• [PROVIDED INFORMATION]:
··········
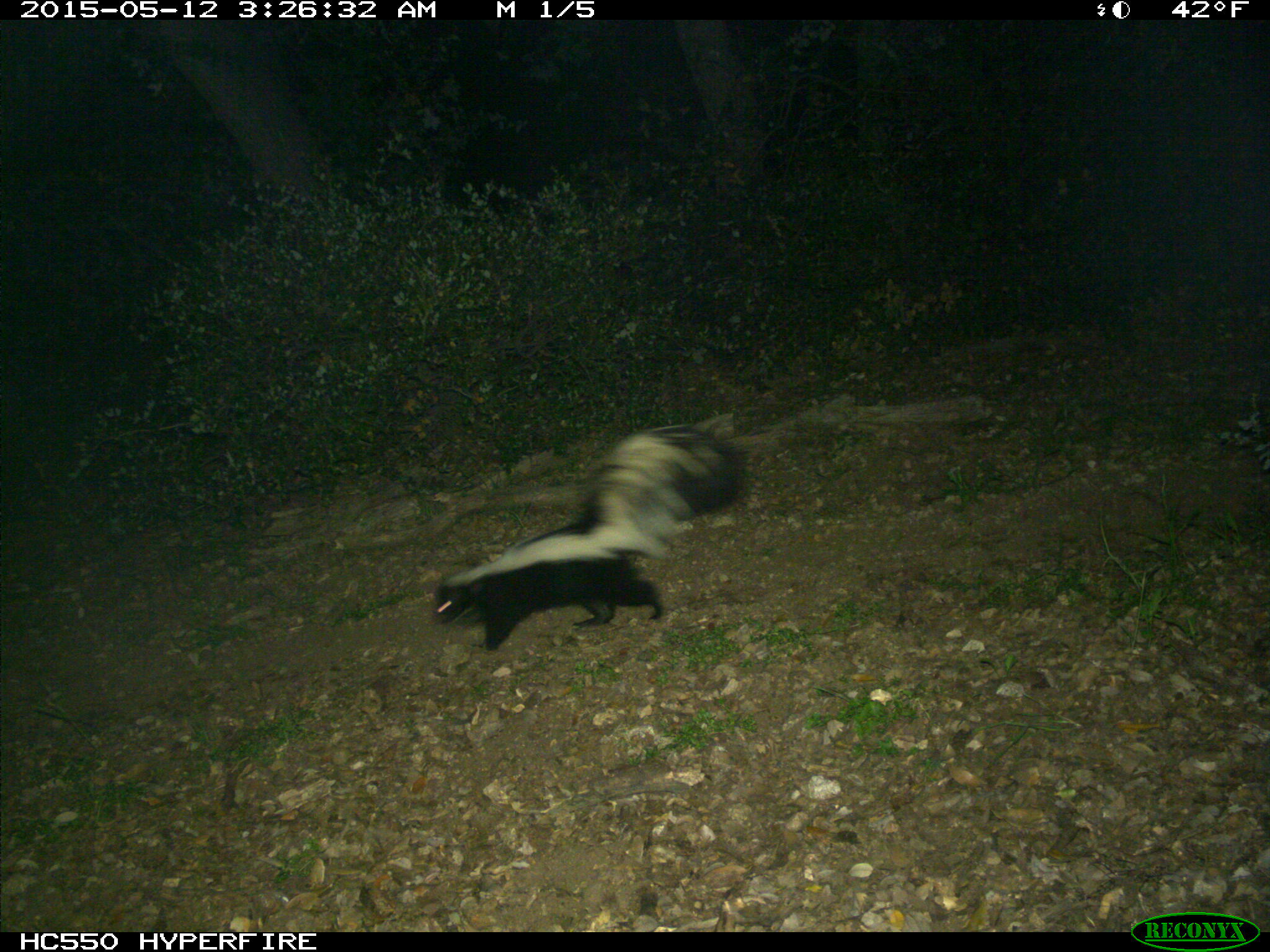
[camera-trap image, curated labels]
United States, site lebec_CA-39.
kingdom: Animalia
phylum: Chordata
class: Mammalia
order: Carnivora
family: Mephitidae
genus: Mephitis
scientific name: Mephitis mephitis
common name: striped skunk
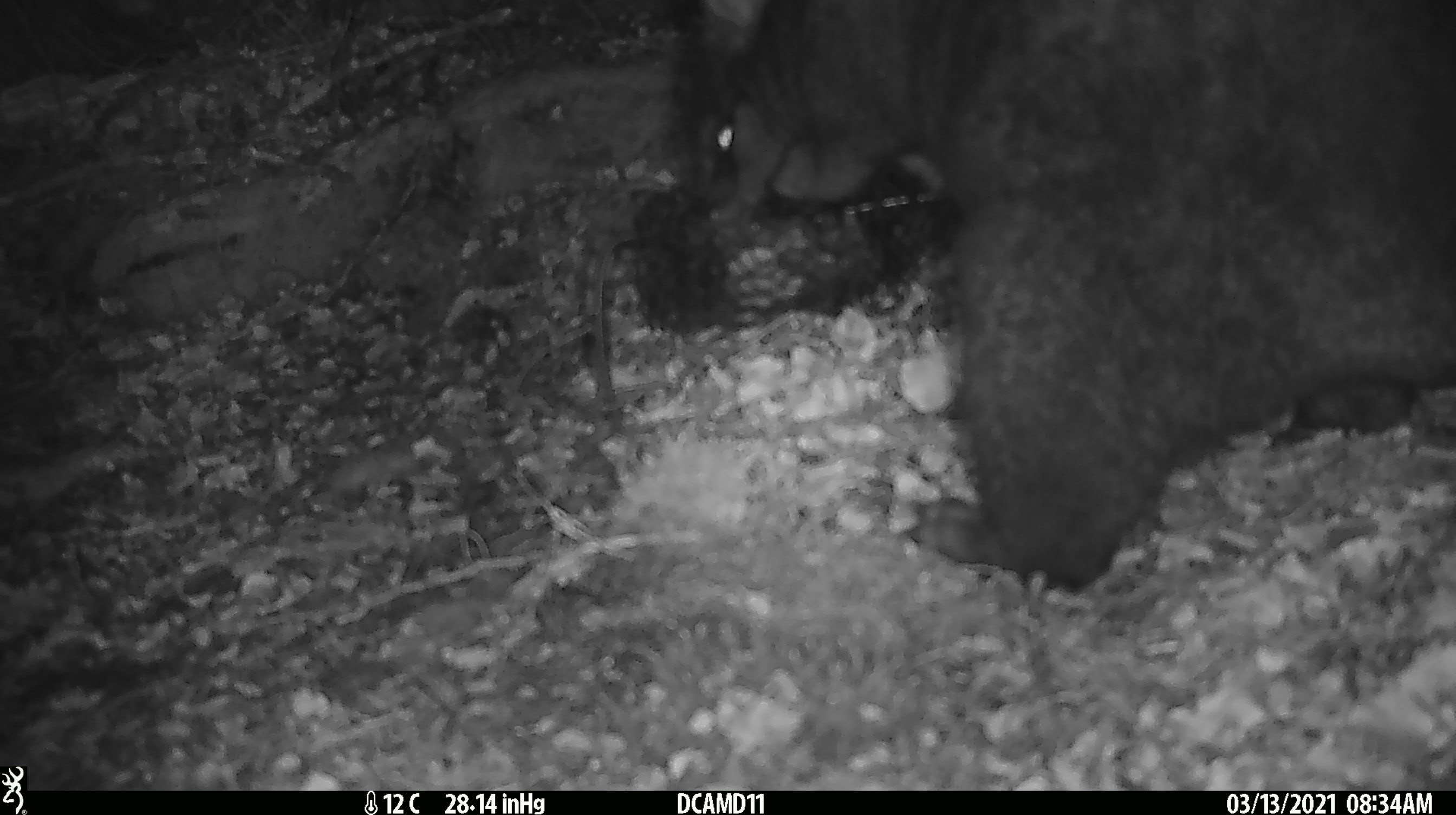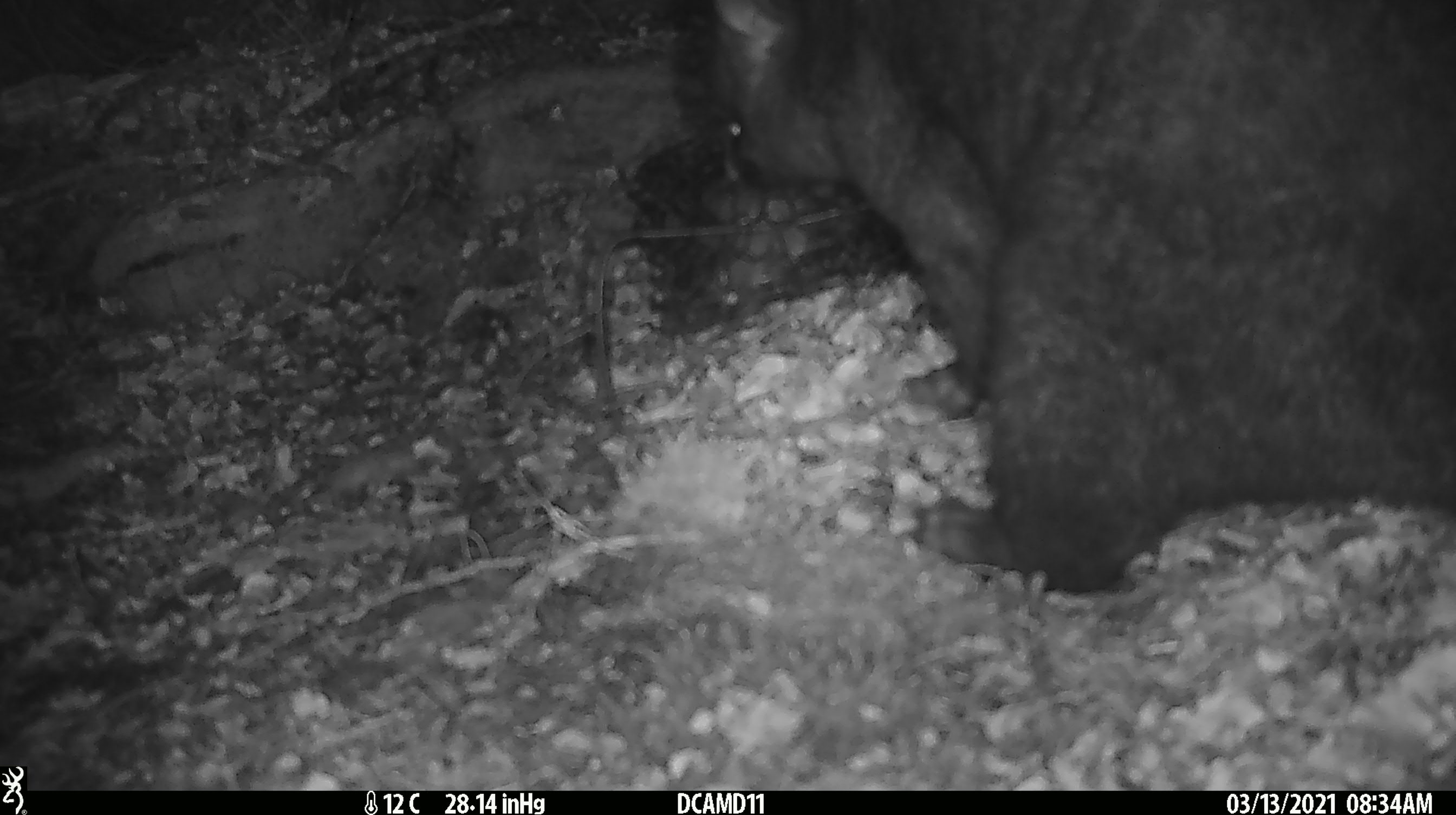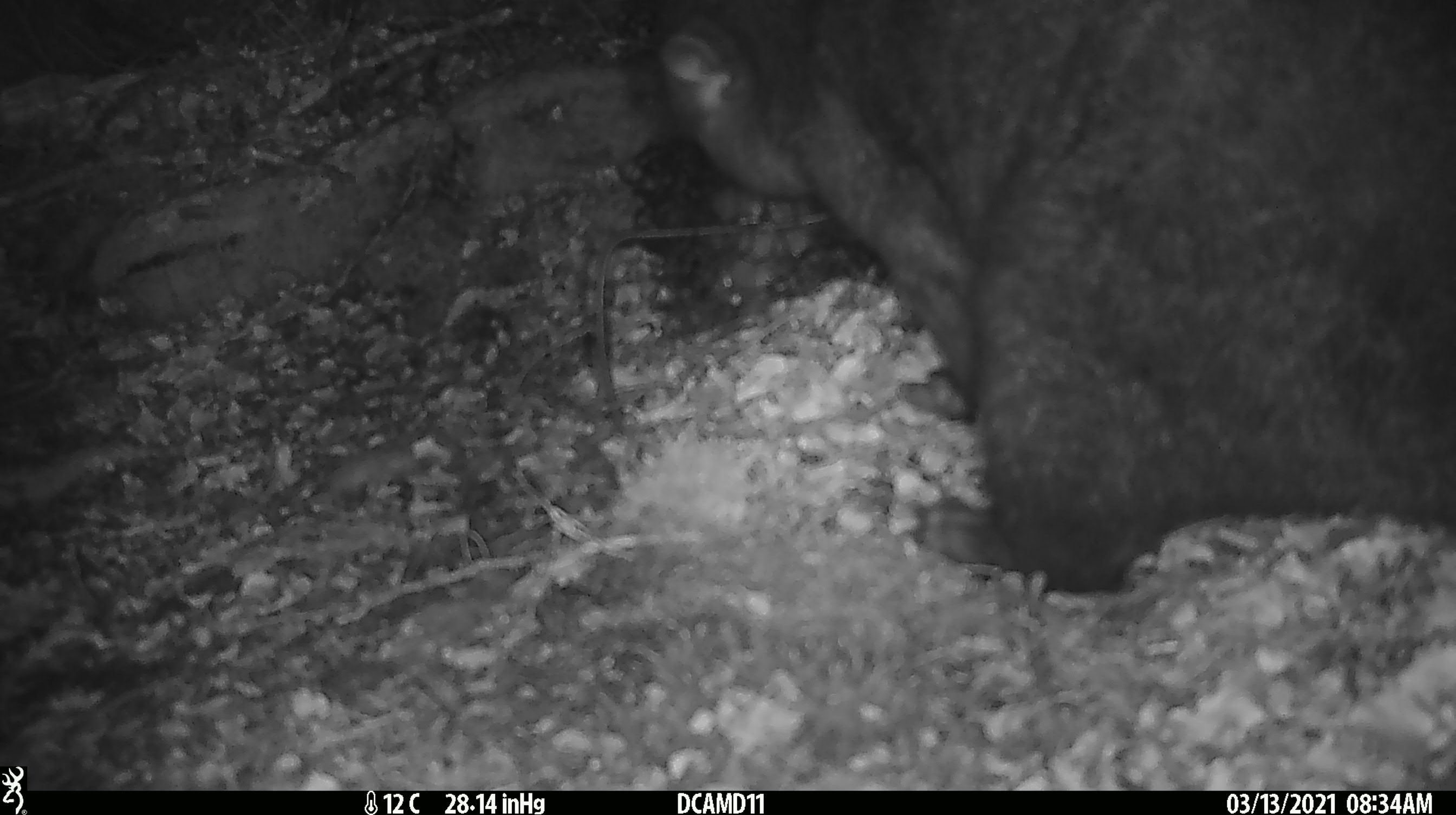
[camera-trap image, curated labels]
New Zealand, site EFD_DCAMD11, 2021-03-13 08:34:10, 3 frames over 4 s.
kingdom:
··········
• [AIM OF THE EXERCISE]: The whole listing should be restated word for word, with no pictures.

• [SOLUTION TO THE PROBLEM]:
[camera-trap image, curated labels]
United States, site lebec_CA-39.
kingdom: Animalia
phylum: Chordata
class: Mammalia
order: Carnivora
family: Mephitidae
genus: Mephitis
scientific name: Mephitis mephitis
common name: striped skunk
[camera-trap image, curated labels]
New Zealand, site EFD_DCAMD11, 2021-03-13 08:34:10, 3 frames over 4 s.
kingdom:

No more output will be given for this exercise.